- _YOUR INSTRUCTIONS_
Once the line holding "Epochs | - - | 10 |" is found in the listing below, write it out and each later line exactly, up to and including the one holding "Split | 0.9 | 0.9 |".

◆ ◆ ◆ ◆ ◆ ◆ ◆

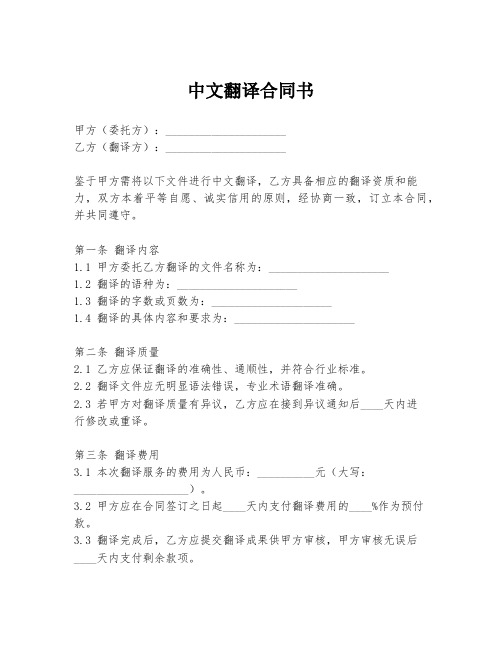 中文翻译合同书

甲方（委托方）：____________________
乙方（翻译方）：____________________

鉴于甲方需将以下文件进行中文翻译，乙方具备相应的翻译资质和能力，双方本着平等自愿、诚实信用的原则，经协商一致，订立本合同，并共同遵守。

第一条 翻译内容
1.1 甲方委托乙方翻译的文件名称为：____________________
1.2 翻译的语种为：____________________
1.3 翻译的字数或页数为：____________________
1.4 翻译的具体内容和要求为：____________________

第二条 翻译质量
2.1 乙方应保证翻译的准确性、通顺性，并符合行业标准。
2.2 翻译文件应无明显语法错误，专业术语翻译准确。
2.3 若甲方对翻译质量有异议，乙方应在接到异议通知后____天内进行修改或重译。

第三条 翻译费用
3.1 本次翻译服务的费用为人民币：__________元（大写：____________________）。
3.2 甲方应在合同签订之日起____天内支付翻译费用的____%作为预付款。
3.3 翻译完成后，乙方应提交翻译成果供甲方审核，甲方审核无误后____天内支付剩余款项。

◆ ◆ ◆ ◆ ◆ ◆ ◆

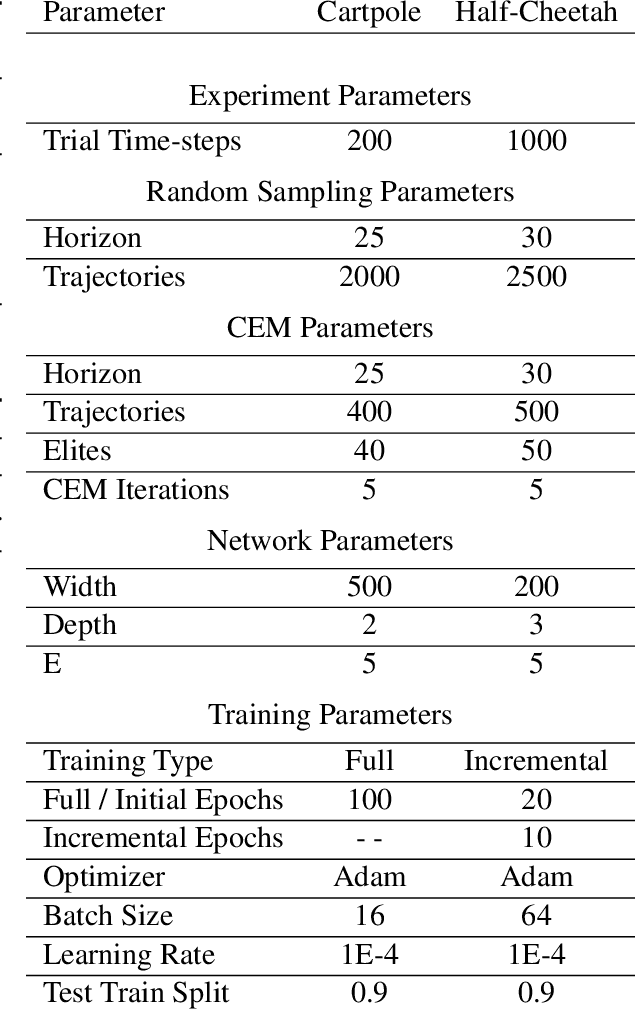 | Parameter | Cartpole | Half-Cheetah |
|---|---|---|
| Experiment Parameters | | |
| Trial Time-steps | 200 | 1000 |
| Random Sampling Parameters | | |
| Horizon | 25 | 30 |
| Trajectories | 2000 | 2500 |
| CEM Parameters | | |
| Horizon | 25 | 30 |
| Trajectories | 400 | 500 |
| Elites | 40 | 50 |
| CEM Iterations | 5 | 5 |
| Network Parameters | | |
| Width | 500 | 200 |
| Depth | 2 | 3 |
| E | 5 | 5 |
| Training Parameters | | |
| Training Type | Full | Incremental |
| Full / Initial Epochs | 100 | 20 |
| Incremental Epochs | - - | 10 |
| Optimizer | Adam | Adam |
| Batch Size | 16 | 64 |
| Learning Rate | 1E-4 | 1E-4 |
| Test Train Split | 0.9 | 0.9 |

◆ ◆ ◆ ◆ ◆ ◆ ◆

- _EXPECTED ANSWER_
| Incremental Epochs | - - | 10 |
| Optimizer | Adam | Adam |
| Batch Size | 16 | 64 |
| Learning Rate | 1E-4 | 1E-4 |
| Test Train Split | 0.9 | 0.9 |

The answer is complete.